A sled is at rest on a horizontal field. The sled has a mass of 21.6kg. A man exerts a horizontal force of 49.7N on the sled. As soon as the sled starts to move, a friction force of 13.8N acts on the sled.
a. What is the acceleration of the sled while the man is pushing the sled?
b. What is the acceleration of the sled just after the man stops pushing it?
F = 49.7 - 13.8 = 21.6 a
so
a = (449.7-13.8)/21.6
F = -13.8
a = - 13.8/21.6
To find the acceleration of the sled, we need to apply Newton's second law of motion, which states that the acceleration of an object is directly proportional to the net force acting on it and inversely proportional to its mass.
a. What is the acceleration of the sled while the man is pushing the sled?
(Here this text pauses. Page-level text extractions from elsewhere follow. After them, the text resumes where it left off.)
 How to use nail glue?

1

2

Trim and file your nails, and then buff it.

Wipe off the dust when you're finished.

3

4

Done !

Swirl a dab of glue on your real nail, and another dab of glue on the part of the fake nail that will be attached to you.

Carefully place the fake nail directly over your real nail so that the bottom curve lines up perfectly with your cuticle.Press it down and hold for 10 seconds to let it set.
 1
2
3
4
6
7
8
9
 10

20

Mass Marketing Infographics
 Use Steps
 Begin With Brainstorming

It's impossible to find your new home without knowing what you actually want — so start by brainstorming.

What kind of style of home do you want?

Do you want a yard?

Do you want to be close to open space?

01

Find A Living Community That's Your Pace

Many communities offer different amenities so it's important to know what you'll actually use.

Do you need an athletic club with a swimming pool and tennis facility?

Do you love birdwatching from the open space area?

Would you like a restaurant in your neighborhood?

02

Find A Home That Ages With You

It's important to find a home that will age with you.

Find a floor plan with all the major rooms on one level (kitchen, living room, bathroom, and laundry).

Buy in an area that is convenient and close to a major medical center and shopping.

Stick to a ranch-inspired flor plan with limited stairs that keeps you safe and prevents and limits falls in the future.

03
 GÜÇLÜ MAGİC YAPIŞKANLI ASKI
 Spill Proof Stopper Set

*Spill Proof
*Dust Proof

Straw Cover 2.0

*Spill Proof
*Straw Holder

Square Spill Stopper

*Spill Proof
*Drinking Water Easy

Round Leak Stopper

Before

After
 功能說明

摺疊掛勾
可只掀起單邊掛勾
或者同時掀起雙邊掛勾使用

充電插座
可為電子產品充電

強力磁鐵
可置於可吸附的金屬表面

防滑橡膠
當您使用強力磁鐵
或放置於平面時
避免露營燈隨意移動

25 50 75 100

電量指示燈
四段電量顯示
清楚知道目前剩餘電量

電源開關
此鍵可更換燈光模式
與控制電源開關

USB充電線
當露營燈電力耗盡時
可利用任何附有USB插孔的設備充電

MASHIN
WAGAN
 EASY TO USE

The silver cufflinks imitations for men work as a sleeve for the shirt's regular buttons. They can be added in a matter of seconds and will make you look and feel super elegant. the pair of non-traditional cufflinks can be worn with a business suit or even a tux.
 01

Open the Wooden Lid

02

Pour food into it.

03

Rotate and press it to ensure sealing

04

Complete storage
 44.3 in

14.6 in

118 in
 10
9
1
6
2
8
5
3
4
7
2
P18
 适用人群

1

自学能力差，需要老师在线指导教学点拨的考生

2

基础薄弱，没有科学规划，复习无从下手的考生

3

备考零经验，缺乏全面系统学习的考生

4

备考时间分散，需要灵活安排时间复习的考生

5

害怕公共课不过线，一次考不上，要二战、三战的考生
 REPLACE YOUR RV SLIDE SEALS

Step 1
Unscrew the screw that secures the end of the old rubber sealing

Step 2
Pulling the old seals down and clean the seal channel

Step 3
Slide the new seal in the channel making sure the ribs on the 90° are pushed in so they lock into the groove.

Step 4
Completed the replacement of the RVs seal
To calculate the net force acting on the sled, we need to subtract the force of friction from the force exerted by the man.
Net force = Force exerted - Force of friction
Net force = 49.7 N - 13.8 N
Net force = 35.9 N
Now we can calculate the acceleration of the sled using Newton's second law:
Acceleration = Net force / mass
Acceleration = 35.9 N / 21.6 kg
Acceleration ≈ 1.66 m/s^2
Therefore, the sled has an acceleration of approximately 1.66 m/s^2 while the man is pushing it.
b. What is the acceleration of the sled just after the man stops pushing it?
Once the man stops pushing the sled, the only force acting on it is the force of friction. Therefore, the net force is equal to the force of friction.
Net force = Force of friction = 13.8 N
Again, we can use Newton's second law to find the acceleration of the sled:
Acceleration = Net force / mass
Acceleration = 13.8 N / 21.6 kg
Acceleration ≈ 0.64 m/s^2
Therefore, the sled has an acceleration of approximately 0.64 m/s^2 just after the man stops pushing it.